European stocks fell Friday along with the euro as Austria announced a new partial lockdown to try to curb surging Covid cases, which also triggered heavy losses for oil prices.

The latest Covid-19 rules in Austria and more limited steps in Germany added pressure to US markets, although the Nasdaq finished at an all-time high on strength in tech shares.

The restrictions in Austria will begin Monday and vaccination against Covid-19 in the eurozone country will become mandatory from February, Chancellor Alexander Schallenberg said.

Fawad Razaqzada, market analyst at ThinkMarkets, warned of a “short-term correction as investors wake up to the risks facing the eurozone economy,” despite the prospect of a weaker euro boosting exports.

“It is not necessarily about Austria,” he said, pointing to “concerns that similar lockdown measures might be introduced to other parts of Europe.”

Bourses in London, Paris and Frankfurt all fell, with travel sector firms especially hard hit as British Airways shed six percent or around £400m off the carrier’s market capitalization.

Oil prices tumbled and the benchmark Brent North Sea oil contract fell about three percent to under $80 per barrel.
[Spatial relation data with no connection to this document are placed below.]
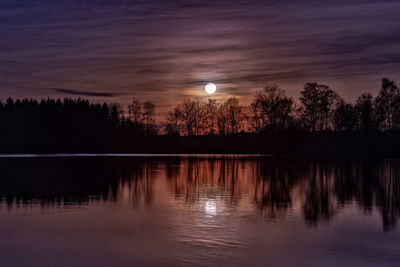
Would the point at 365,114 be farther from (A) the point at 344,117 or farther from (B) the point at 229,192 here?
(B) the point at 229,192

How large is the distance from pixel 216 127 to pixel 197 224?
121 m

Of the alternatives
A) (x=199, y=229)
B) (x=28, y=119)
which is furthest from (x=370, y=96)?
(x=199, y=229)

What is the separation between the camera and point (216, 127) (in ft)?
462

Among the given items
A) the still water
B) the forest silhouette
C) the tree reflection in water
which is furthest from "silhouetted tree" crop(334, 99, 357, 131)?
the still water

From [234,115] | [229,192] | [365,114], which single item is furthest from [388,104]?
[229,192]

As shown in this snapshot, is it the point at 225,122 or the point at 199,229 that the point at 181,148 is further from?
the point at 199,229

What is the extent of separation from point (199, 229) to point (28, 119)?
412 ft

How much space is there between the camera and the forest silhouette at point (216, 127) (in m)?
109

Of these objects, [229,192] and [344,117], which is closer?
[229,192]

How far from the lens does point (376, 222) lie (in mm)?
21281

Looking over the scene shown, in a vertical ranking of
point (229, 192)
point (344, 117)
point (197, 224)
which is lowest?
point (197, 224)

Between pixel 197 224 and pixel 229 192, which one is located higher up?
pixel 229 192

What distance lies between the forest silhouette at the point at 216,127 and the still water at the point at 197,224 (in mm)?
74859

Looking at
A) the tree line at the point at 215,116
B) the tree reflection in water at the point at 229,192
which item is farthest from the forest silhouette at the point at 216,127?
the tree reflection in water at the point at 229,192
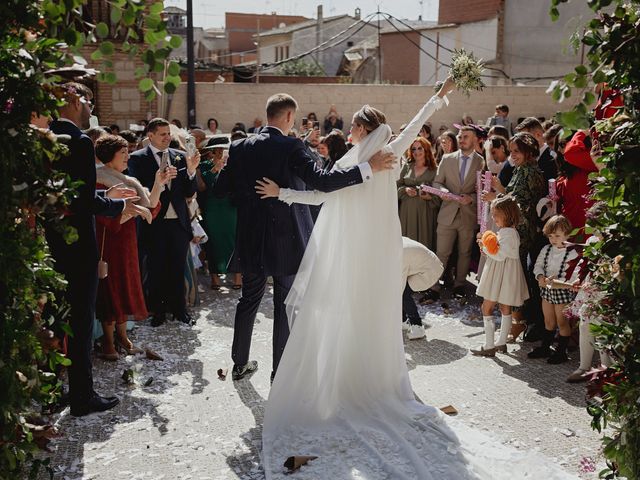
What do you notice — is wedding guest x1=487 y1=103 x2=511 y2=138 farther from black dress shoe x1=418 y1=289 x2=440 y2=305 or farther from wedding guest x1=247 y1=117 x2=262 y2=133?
black dress shoe x1=418 y1=289 x2=440 y2=305

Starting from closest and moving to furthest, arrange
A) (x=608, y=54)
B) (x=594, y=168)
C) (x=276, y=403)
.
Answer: (x=608, y=54)
(x=276, y=403)
(x=594, y=168)

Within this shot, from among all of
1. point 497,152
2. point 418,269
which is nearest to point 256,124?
point 497,152

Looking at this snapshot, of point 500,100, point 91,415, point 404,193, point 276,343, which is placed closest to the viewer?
point 91,415

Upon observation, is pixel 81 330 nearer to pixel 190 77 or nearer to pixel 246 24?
pixel 190 77

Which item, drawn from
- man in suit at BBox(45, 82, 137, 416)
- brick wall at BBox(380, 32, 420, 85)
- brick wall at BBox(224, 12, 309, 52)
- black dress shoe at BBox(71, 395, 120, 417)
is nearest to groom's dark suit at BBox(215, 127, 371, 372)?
man in suit at BBox(45, 82, 137, 416)

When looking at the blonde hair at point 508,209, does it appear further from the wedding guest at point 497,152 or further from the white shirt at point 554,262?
the wedding guest at point 497,152

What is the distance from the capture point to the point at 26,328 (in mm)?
3191

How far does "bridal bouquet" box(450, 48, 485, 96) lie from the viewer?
5996 mm

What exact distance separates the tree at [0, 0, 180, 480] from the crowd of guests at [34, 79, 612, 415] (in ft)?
6.63

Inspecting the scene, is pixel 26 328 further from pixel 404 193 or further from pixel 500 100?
pixel 500 100

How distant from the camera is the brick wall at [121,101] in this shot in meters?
21.0

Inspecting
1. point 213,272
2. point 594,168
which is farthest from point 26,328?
point 213,272

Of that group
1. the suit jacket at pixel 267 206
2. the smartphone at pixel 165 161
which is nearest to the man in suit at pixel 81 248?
the suit jacket at pixel 267 206

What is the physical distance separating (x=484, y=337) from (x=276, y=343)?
2.61 meters
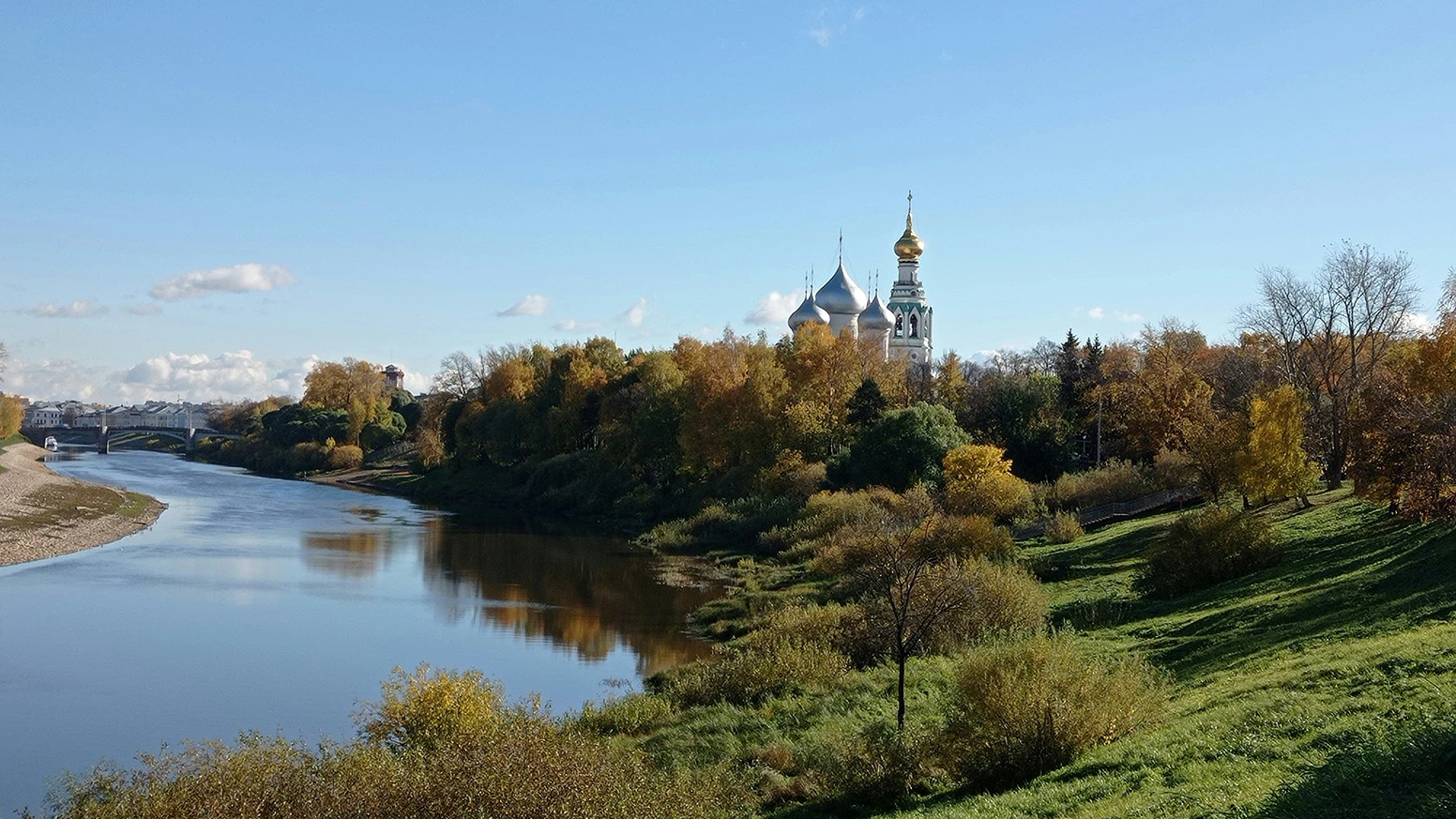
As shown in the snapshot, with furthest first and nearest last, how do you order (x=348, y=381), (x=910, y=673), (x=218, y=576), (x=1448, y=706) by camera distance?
1. (x=348, y=381)
2. (x=218, y=576)
3. (x=910, y=673)
4. (x=1448, y=706)

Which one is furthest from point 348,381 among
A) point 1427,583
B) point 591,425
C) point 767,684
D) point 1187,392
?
point 1427,583

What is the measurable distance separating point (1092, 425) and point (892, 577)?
37.4 metres

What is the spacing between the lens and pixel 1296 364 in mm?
42938

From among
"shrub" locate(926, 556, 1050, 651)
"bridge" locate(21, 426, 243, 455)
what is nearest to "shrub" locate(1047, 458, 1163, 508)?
"shrub" locate(926, 556, 1050, 651)

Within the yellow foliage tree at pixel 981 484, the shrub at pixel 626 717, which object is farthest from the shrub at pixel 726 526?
the shrub at pixel 626 717

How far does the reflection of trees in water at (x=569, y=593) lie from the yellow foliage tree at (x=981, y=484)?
9.30 metres

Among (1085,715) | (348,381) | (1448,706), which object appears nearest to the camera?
(1448,706)

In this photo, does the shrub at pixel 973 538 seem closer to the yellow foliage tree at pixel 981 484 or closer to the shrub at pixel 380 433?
the yellow foliage tree at pixel 981 484

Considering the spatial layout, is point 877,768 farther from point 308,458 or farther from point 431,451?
point 308,458

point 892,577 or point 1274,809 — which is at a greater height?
point 892,577

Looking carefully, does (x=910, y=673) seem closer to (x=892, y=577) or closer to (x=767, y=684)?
(x=767, y=684)

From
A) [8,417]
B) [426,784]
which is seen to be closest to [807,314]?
[8,417]

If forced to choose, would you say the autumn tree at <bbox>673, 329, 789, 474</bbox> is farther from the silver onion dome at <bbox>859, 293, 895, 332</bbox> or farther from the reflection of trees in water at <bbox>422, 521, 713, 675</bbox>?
the silver onion dome at <bbox>859, 293, 895, 332</bbox>

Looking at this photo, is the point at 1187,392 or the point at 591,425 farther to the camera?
the point at 591,425
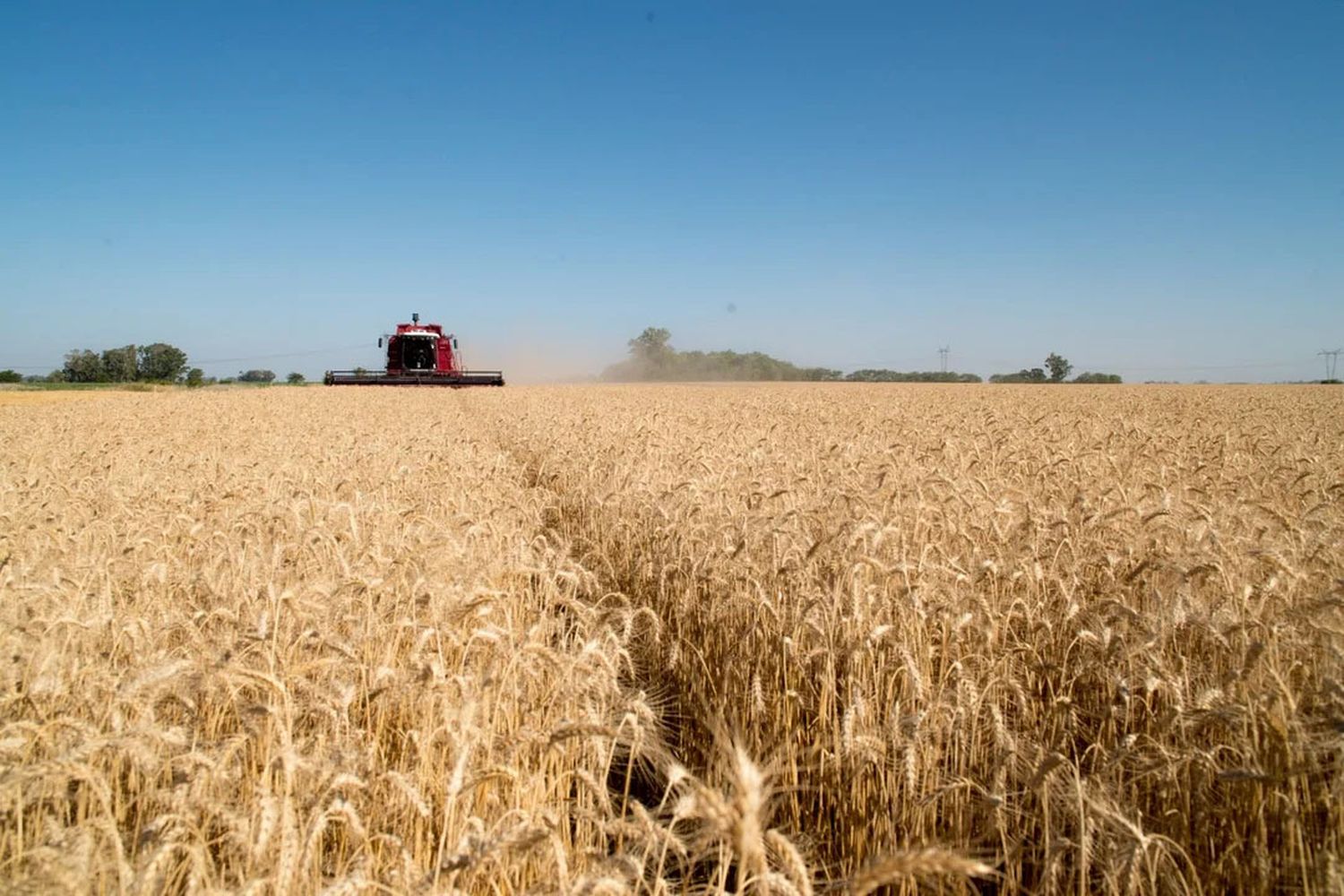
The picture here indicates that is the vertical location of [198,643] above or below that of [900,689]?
above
Back on Wall Street, both the Dow and S&P 500 retreated as investors largely shrugged off the House’s approval of Biden’s $1.8 trillion package to address climate change and bolster the US safety net, awaiting its passage in the Senate.

But the Nasdaq jumped 0.4 per cent to finish above 16,000 points for the first time as markets weighed the risk of economic weakness due to another Covid-19 wave.

“What the tech gains could be showing is the reemergence of growth concerns,” said Briefing.com analyst Patrick O’Hare, alluding to the latest Covid-19 restrictions in Europe.

Earlier, Asian stock markets mostly closed higher, but Chinese e-commerce titan Alibaba plunged by more than 10 per cent after warning of a weaker outlook following China’s crackdown on the tech sector and slowing growth in the world’s second-biggest economy.